Curiosity retreats from Hidden Valley

Finding its sandy floor slipperier than expected, engineers have backed Curiosity out of Hidden Valley to drill some holes while they reassess the rover’s route.

The rover’s wheels slipped more in Hidden Valley’s sand than the team had expected based on experience with one of the mission’s test rovers driven on sand dunes in California. The valley is about the length of a football field and does not offer any navigable exits other than at the northeastern and southwestern ends. “We need to gain a better understanding of the interaction between the wheels and Martian sand ripples, and Hidden Valley is not a good location for experimenting,” said Curiosity Project Manager Jim Erickson of JPL. …

Curiosity reversed course and drove out of Hidden Valley northeastward. On the way toward gaining a good viewpoint to assess a possible alternative route north of the valley, it passed over the pale paving stones on the ramp again. Where a rover wheel cracked one of the rocks, it exposed bright interior material, possibly from mineral veins.

More and more, the journey to Mount Sharp appears to be increasingly adventurous for the rover.

Curiosity’s journey continues

After more than a full Martian year, Curiosity has finally traveled beyond the area of its initial landing zone.

The 1-ton Curiosity rover has now cruised out of its landing ellipse, the area — about 4 miles wide by 12 miles long (7 by 20 kilometers) — regarded as safe ground for its August 2012 touchdown within Mars’ huge Gale Crater, NASA officials said.

The interesting factoid from this article is how much smaller this landing zone was for Curiosity compared to all other previous landers, illustrating how the technology has advanced during the last four decades since Viking.

The Curiosity science team celebrates the completion of a full Martian year since the rover’s landing.

The Curiosity science team celebrates the completion of a full Martian year since the rover’s landing.
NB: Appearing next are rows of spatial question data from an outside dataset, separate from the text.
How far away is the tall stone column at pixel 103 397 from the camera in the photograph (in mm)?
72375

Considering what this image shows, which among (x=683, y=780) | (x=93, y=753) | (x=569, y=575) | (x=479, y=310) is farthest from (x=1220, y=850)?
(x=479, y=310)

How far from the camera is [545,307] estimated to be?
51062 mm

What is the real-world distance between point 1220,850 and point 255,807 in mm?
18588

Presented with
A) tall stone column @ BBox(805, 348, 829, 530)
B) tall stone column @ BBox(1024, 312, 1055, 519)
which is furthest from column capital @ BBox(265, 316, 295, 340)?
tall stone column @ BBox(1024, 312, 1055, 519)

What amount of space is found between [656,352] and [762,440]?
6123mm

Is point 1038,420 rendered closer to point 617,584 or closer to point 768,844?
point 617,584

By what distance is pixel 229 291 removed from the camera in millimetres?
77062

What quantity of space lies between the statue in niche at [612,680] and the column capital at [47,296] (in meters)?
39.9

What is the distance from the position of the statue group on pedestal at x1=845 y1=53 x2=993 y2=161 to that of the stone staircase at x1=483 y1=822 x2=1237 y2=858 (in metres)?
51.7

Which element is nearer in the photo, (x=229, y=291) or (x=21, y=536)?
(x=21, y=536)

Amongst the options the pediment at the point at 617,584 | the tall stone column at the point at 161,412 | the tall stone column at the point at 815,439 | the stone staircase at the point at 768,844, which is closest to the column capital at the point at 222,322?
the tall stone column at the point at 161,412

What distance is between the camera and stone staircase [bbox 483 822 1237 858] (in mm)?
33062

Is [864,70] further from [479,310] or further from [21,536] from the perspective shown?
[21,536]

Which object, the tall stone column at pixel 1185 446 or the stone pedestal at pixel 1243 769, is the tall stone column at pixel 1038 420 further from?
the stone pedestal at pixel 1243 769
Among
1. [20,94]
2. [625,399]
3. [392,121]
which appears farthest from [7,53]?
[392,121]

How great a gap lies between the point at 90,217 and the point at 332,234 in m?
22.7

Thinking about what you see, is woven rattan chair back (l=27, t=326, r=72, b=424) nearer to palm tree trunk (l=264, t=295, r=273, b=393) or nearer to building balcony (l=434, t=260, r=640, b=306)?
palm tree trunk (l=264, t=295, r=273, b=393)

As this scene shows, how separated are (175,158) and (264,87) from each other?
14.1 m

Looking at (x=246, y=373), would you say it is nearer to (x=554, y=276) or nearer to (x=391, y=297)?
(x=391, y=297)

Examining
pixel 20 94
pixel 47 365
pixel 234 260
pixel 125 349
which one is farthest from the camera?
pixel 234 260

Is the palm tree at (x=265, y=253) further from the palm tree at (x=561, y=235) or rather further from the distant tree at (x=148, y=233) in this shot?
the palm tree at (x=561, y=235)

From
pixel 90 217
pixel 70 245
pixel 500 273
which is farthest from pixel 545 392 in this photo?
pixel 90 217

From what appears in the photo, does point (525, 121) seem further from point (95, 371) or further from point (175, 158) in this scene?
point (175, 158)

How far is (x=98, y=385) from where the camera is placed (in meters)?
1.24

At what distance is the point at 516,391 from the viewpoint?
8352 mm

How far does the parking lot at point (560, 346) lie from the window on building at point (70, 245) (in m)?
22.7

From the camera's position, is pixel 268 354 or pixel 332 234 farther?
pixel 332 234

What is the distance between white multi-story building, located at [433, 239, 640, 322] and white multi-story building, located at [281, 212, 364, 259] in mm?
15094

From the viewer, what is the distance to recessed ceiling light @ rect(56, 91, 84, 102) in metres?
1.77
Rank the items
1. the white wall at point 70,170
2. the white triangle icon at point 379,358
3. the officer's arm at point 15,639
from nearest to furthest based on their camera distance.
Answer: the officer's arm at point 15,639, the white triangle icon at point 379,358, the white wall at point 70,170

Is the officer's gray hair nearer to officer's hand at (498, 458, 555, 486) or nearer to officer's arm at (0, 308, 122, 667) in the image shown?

This is mostly a press event aimed at convincing the world that the project is accomplishing its goals. Though they are justified in touting the many significant things about Mars and the past environment in Gale Crater that Curiosity has uncovered, we mustn’t forgot that the main goal was always to climb the slopes of Mt Sharp in order to study its geological layers and thus the long term geological history of Mars. The rover has not yet done this, and because of the greater-than-expected wheel damage the rover is experiencing, is at risk of not being able to get where it has to go.

The promised land: where Curiosity is headed.

The promised land: where Curiosity is headed.

This image (cut out from a mosaic) shows the view from the landing site of NASA’s Curiosity rover toward the lower reaches of Mount Sharp, where Curiosity is likely to begin its ascent through hundreds of feet (meters) of layered deposits. The lower several hundred feet (meters) show evidence of bearing hydrated minerals, based on orbiter observations. The terrain Curiosity will explore is marked by hills, buttes, mesas and canyons on the scale of one-to-three story buildings, very much like the Four Corners region of the western United States.

Click through to the image itself. Like all mountains, what appears to be a featureless mountainside from a distance instead becomes a complex and rough terrain in close-up.